Grue slithered along her spine as if she’d stepped into a horror movie. One where you made a bad choice or a bad wish and suddenly you were running for your life or tortured or dead. She could hear her now-rapid pulse in her temples. “No, thank you. You can take the guest room.”
His lip curled. “I want your office. Ground floor, view of the gardens, round window.” He leered a bit. “Closer to the elemental energy balancer’s house and the best magic.”
“Huh?”
“Jin-des-farne Mist-wea-ver.” His so-precise enunciation was to intimidate.
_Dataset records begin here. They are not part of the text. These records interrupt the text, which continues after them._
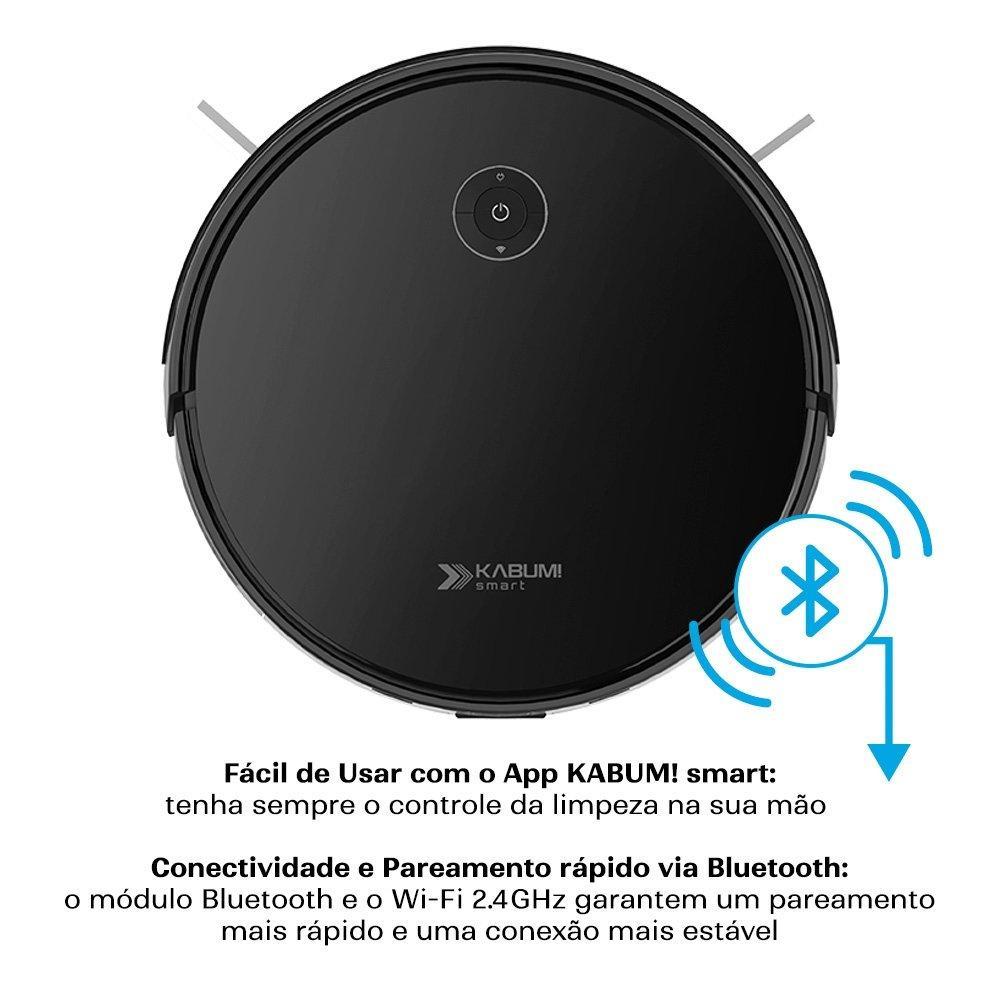 Robô Aspirador e Passa Pano KABUM! smart 550 - 3000Pa, Bateria 100min, Bluetooth, Função Carpete, Bivolt, Preto - KSAR550PT - 3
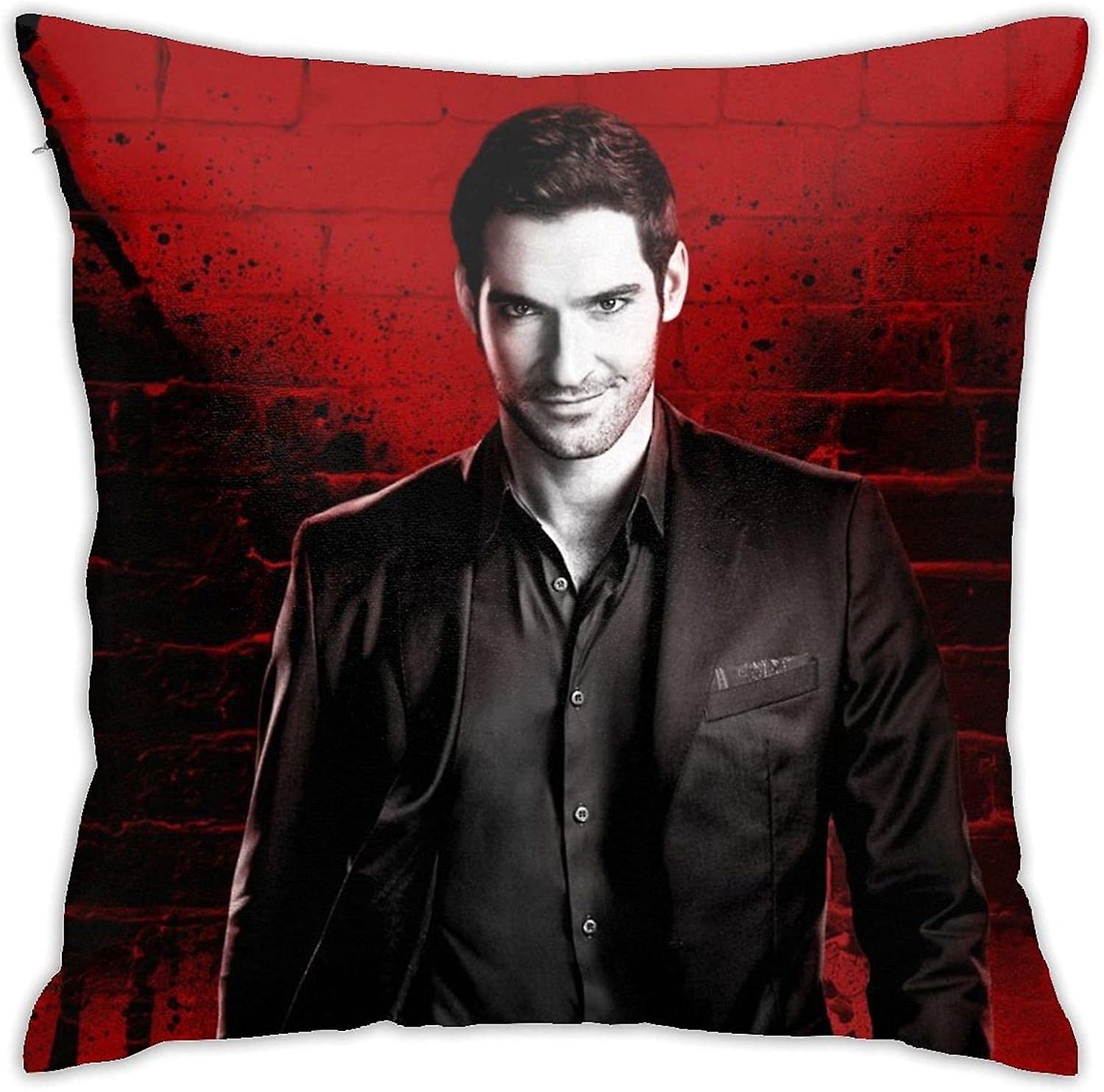 Lucifer Morningstar Pillow Super Soft Pillowcase Square Light Pillowcase Home Decorations With Invisible Zipper Throw Pillow Cases 18x18 Inch.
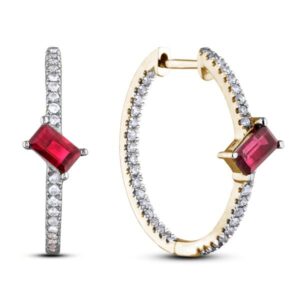 0.70 Carat Ruby and Canadian Diamond Inside Out Hoop Earrings in Yellow Gold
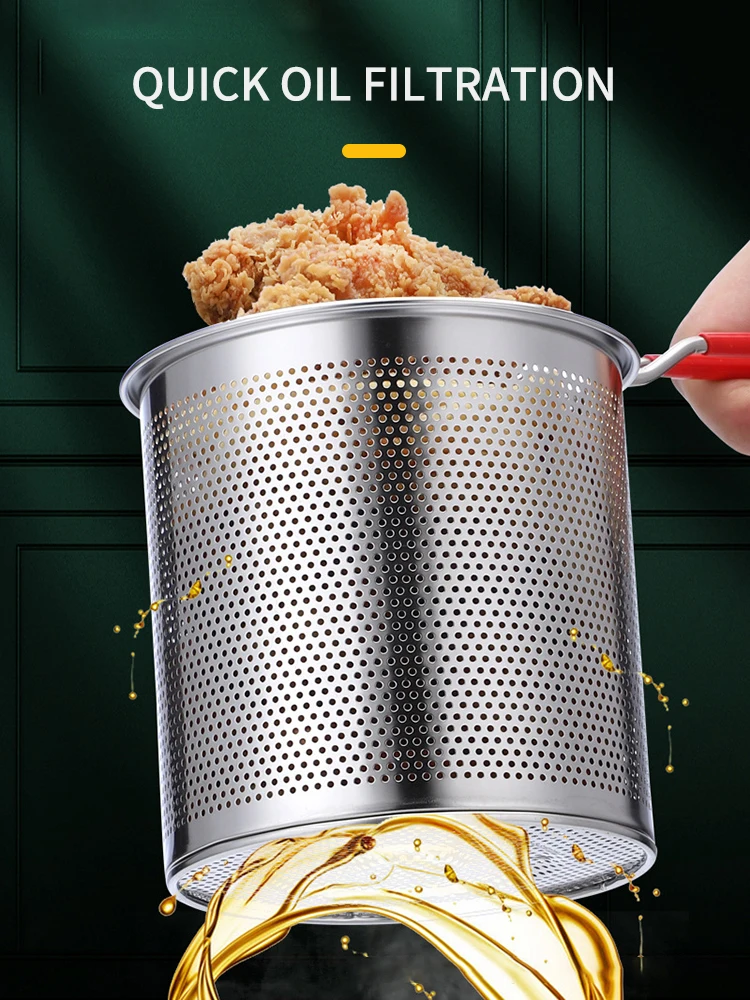 Stainless Steel Deep Fryer With Frying Basket Multifunctional Small Pot Kitchen Specific Frying Chicken And Other Cooking Tools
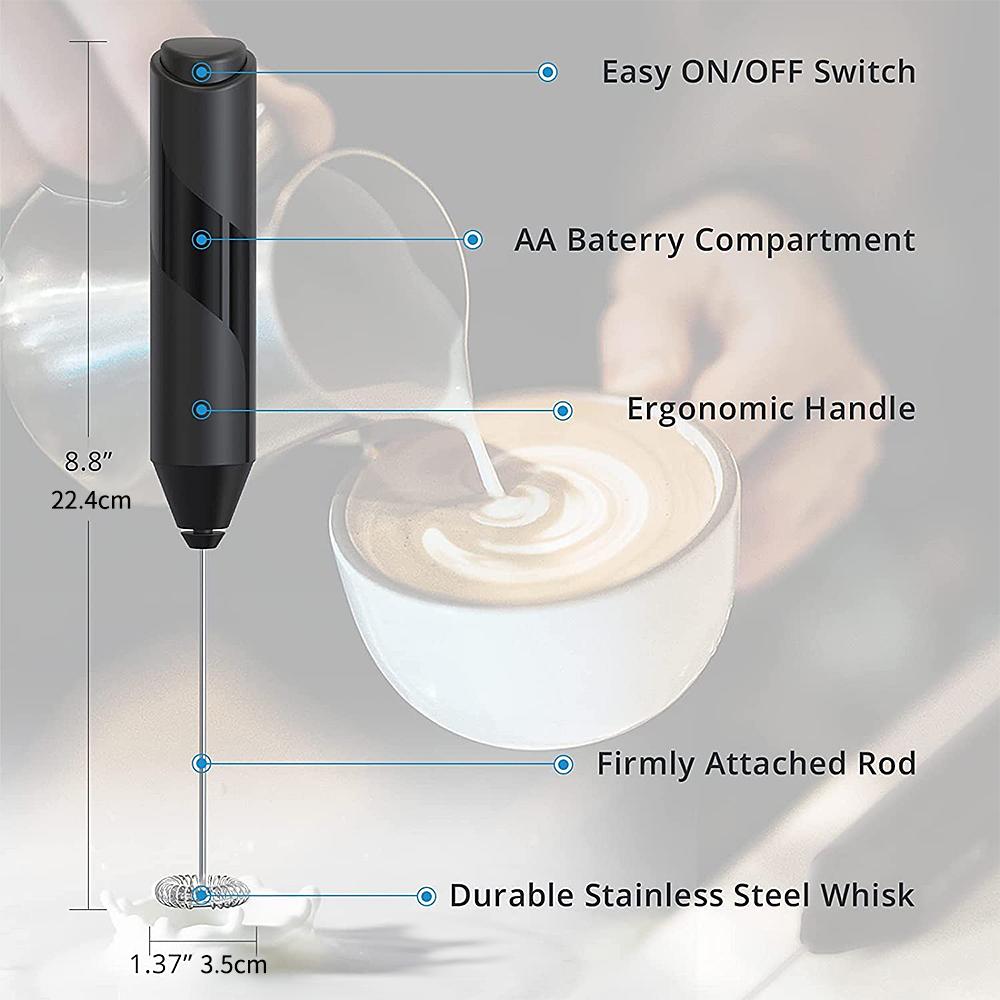 Elektrischer Milchaufschäumer Kaffeemaschine Handrührer Schneebesen Schaumbereiter Getränkemixer mit Ständer Küchenmilch Kaffee Eier Rührwerkzeug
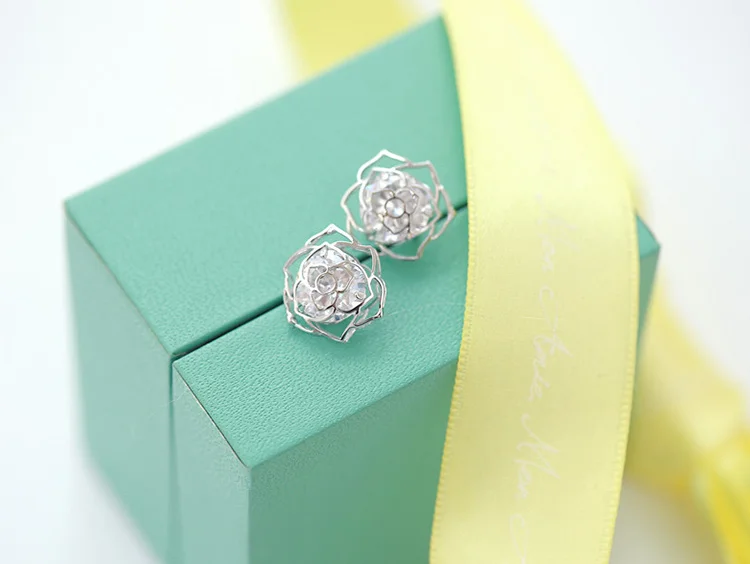 Женские серьги гвоздики с цветком розы из стерлингового серебра 925 пробы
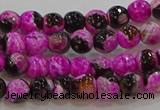 CAG9466 15.5 inches 6mm faceted round fire crackle agate beads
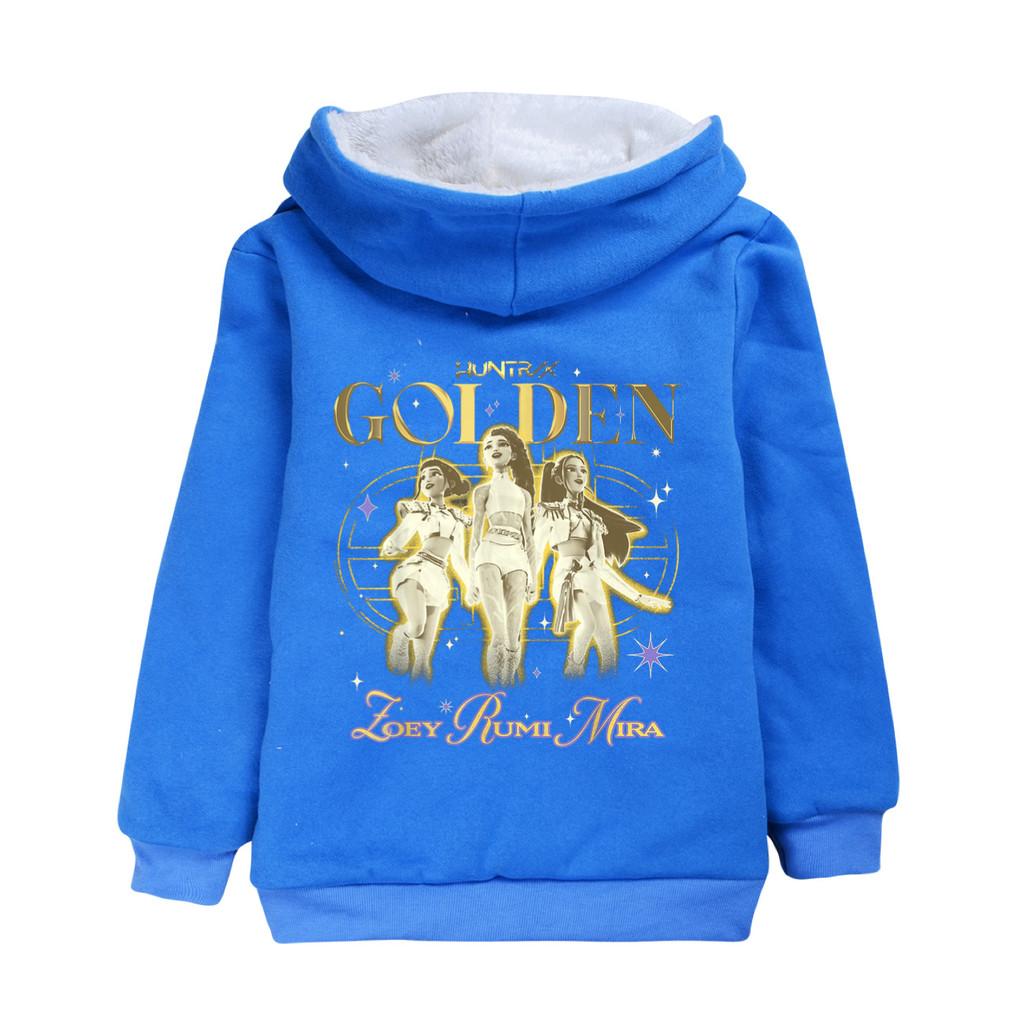 5049 Kinder Mädchen Kpop Zoey Mira Rumi Goldener Aufdruck Lässige Langarm Samt Warme Winterjacke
Her eyes narrowed. “Fine. Tonight you move everything in my office to the room above it, place things exactly as they are below. If you can do that, you can have the office as your room. If I find anything out of place, you immediately move everything back to the room on the ground floor and you get a cubicle area in the basement.” She didn’t know the brownie’s magical powers, and from his widened eyes and a hint of respect, she thought the job might press him a little.
She kept her gaze steady and widened her own smile to show teeth, even though they weren’t as sharp as his. “And you do that without the rude thumping noises that woke the puppies and me.”